• [Ejercicios]:
1 > Responde a estas preguntas con lo que dice el texto sobre Onán:
(a) ¿Qué le ordenó Judá a Onán?
(b) ¿En torno a qué año se data la primera versión del Deuteronomio?
(c) Según la ley citada del Deuteronomio, ¿cómo será llamada en Israel la casa del hombre que se niega a cumplir su deber de cuñado?
2 > Transcribe sin ningún cambio el pasaje del texto sobre Onán que comienza en las palabras «ONÁN, MUERTO POR» y termina después de «vida (Gn 38,8-10).».
3 > Escribe lo que sigue en el texto sobre Onán, a partir de su última oración.

• [Fragmento seleccionado]:
ONÁN, MUERTO POR DIOS POR NO EYACULAR DENTRO DE SU CUÑADA CUANDO SE ACOSTABA CON ELLA
Acabamos de leer esta historia en el apartado anterior, pero dada su trascendencia histórica, que ha dado lugar incluso a un concepto específico, el de onanismo como sinónimo de masturbación, será adecuado detenernos un poco en ella. Lo que se dice es bien poco, aunque su trascendencia acabará siendo mucha:
Entonces Judá dijo a Onán: «Cumple con tu deber de cuñado, y toma a la esposa de tu hermano para darle descendencia a tu hermano».
Onán sabía que aquella descendencia no sería suya, y así, cuando tenía relaciones con su cuñada, derramaba en tierra el semen, para no darle un hijo a su hermano.
Esto no le gustó a Yavé, y le quitó también la vida (Gn 38,8-10).
Onán, según nos lo analizan los exegetas autorizados, se negó a cumplir la ley del levirato que le obligaba a casarse con la viuda de su hermano para engendrarle descendencia. Y, a más abunda-miento, le recriminan el incumplimiento de lo promulgado en el Deuteronomio, un texto cuya primera versión —datada en torno al 621 a. C., en tiempos de Josías y de la reforma religiosa— no se escribió hasta unos tres siglos después de que las fuentes yahvista y elohísta hubiesen dado lugar al relato del Génesis donde se incardina esta historia de Onán.
Pero incluso aceptando que lo que recoge la legislación deuteronómica estuviese vigente en tiempos de Onán, lo que prescribe al respecto es lo siguiente:
Si dos hermanos viven juntos y uno de ellos muere sin tener hijos, la mujer del difunto no irá a casa de un extraño, sino que la tomará su cuñado para cumplir el «deber del cuñado». El primer hijo que de ella tenga retomará el lugar y el nombre del muerto, y así su nombre no se borrará de Israel.
En el caso de que el hombre se niegue a cumplir su deber de cuñado, ella se presentará a la puerta de la ciudad y dirá a los ancianos: «Mi cuñado se niega a perpetuar el nombre de su hermano en Israel, no quiere ejercer en mi favor su deber de cuñado».
Entonces los ancianos lo llamarán y le hablarán. Si él porfía en decir: «No quiero tomarla por mujer», su cuñada se acercará a él y en presencia de los jueces le sacará la sandalia de su pie, le escupirá a la cara y le dirá estas palabras: «Así se trata al hombre que no hace revivir el nombre de su hermano. Su casa será llamada en Israel "la casa del descalzo"» (Dt 25,5-10).

• [Datos proporcionados]:
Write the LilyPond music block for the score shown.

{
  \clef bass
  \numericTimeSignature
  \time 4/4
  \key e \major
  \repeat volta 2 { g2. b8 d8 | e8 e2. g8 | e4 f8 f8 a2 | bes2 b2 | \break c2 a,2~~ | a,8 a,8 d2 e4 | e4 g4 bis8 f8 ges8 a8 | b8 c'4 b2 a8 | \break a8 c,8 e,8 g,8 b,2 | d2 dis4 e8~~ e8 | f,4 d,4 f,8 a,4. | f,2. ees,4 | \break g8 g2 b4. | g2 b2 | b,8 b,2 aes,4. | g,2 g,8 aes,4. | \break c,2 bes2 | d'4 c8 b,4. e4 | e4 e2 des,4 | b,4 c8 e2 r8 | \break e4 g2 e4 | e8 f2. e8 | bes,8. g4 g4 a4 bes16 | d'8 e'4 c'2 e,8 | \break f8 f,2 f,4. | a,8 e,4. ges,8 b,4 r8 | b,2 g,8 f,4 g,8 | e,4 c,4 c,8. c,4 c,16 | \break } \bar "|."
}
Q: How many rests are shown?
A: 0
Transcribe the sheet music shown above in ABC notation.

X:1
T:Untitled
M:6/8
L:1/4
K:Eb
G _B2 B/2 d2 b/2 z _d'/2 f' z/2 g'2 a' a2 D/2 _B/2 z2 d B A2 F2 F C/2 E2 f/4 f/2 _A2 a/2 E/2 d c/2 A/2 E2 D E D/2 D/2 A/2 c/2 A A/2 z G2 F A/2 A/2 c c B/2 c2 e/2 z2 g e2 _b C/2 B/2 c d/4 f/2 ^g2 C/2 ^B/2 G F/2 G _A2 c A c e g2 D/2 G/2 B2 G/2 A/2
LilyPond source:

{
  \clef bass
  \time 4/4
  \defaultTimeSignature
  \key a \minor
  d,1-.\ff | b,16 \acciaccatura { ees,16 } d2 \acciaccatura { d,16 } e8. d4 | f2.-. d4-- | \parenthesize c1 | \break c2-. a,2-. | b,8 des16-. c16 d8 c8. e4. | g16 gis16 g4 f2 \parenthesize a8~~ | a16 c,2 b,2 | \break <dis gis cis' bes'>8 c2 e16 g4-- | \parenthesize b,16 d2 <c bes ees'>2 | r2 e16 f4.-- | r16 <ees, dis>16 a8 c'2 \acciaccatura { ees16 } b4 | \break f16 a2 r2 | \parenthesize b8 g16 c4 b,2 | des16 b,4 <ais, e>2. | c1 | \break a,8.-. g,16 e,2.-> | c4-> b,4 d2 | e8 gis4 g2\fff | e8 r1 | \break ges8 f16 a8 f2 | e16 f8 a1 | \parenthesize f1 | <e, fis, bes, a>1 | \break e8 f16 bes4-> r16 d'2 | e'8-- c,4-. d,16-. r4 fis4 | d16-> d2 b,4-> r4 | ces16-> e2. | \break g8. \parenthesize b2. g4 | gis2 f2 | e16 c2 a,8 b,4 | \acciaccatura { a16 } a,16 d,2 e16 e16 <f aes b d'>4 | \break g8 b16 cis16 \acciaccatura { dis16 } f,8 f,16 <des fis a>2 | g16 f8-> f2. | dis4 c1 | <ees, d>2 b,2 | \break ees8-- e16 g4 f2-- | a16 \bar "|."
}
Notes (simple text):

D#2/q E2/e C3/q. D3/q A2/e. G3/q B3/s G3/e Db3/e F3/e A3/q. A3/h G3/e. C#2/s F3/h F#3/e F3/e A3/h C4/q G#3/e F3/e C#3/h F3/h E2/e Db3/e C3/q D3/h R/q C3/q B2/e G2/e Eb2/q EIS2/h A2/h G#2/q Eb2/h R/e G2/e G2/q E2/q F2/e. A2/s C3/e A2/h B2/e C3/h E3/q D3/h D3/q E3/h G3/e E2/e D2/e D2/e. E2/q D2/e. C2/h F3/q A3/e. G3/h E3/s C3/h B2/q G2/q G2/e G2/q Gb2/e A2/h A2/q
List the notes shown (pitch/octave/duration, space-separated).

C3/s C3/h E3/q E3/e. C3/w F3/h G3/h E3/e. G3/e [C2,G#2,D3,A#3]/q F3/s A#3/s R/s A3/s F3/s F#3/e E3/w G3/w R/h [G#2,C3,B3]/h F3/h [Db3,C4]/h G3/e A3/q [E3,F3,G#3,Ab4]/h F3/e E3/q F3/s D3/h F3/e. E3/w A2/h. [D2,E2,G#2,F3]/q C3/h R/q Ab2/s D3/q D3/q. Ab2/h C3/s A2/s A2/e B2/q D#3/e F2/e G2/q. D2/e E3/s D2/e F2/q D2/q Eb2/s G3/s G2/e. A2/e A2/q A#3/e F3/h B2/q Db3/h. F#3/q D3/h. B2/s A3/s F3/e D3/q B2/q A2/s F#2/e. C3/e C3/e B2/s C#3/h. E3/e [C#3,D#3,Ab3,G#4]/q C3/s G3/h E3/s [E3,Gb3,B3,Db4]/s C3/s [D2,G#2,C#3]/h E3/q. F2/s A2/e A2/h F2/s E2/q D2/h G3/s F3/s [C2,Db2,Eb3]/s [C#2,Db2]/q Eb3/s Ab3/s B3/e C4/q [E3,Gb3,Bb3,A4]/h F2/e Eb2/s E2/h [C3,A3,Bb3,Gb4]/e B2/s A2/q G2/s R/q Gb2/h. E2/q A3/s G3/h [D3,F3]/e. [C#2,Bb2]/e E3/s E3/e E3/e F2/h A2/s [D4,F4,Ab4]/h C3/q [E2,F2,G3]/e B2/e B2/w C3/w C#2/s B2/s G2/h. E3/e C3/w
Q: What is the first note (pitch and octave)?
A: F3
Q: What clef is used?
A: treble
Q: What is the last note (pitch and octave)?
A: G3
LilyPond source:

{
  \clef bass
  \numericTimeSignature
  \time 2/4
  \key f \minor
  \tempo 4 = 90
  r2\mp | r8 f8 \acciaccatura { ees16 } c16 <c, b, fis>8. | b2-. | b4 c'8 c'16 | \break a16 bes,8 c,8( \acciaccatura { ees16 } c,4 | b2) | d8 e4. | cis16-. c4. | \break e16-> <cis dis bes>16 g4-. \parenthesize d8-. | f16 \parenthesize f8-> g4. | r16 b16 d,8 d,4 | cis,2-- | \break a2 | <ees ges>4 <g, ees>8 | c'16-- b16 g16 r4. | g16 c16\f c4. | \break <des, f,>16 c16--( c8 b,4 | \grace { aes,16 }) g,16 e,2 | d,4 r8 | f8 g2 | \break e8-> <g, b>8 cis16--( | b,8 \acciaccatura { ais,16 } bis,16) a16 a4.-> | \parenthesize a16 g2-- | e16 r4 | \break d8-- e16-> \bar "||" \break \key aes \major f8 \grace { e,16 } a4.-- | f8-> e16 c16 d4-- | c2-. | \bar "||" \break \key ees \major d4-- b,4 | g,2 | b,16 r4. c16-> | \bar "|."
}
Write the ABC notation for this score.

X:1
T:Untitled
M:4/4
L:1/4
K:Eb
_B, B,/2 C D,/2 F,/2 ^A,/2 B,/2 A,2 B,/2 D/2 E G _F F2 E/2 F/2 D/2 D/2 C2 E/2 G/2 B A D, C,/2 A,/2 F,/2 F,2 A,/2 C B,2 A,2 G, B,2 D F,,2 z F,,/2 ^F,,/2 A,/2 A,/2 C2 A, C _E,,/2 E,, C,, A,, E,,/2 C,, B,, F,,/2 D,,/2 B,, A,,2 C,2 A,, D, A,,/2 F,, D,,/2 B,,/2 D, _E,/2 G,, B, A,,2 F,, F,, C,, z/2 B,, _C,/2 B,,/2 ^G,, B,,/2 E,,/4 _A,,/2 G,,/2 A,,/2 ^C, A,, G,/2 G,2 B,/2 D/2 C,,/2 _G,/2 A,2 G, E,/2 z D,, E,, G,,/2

• [Respuestas escritas]:
1 >
(a) Le ordenó cumplir con su deber de cuñado y tomar a la esposa de su hermano para darle descendencia a su hermano.
(b) En torno al 621 a. C., en tiempos de Josías y de la reforma religiosa.
(c) Será llamada «la casa del descalzo».

2 >
ONÁN, MUERTO POR DIOS POR NO EYACULAR DENTRO DE SU CUÑADA CUANDO SE ACOSTABA CON ELLA
Acabamos de leer esta historia en el apartado anterior, pero dada su trascendencia histórica, que ha dado lugar incluso a un concepto específico, el de onanismo como sinónimo de masturbación, será adecuado detenernos un poco en ella. Lo que se dice es bien poco, aunque su trascendencia acabará siendo mucha:
Entonces Judá dijo a Onán: «Cumple con tu deber de cuñado, y toma a la esposa de tu hermano para darle descendencia a tu hermano».
Onán sabía que aquella descendencia no sería suya, y así, cuando tenía relaciones con su cuñada, derramaba en tierra el semen, para no darle un hijo a su hermano.
Esto no le gustó a Yavé, y le quitó también la vida (Gn 38,8-10).

3 >
Es decir, el hijo primogénito de la unión entre la viuda y su cuñado heredaba los bienes y el nombre del fallecido (Dt 25,5-6), que era el objetivo buscado por la ley del levirato, aunque el cuñado podía eludir esa obligación a cambio de someterse a una reprimenda pública (Dt 25,7-10) y, en tal caso, el deber de desposar a la viuda podía pasarse a otro pariente más alejado (Rut 4,1-10).
No se prescribía en esa norma la pena de muerte para quien se negase a cumplir con la ley del levirato —cosa a la que no se negó Onán, ya que se acostaba con su cuñada—, tampoco hemos sabido encontrar en toda la Biblia castigo alguno relacionado con el semen; y no parece que esas relaciones sexuales fuesen constitutivas de adulterio, aunque, de serlo, hubiesen exigido la muerte tanto de Onán como la de su cuñada Tamar, pero eso no sucedió. El único que fue ejecutado por Dios fue Onán; fulminado por el mismo dios que dio la legislación que hizo plasmar en el Levítico y en el Deuteronomio y de la que exigió cumplimiento cabal.
¿Qué fue lo que «no le gustó a Yavé» de la conducta de Onán y llevó a que Dios «le quitó también la vida»? Si no quebrantó lo legislado sobre el levirato, el semen o el adulterio, habrá que pensar que Dios lo ejecutó arbitrariamente, sin más.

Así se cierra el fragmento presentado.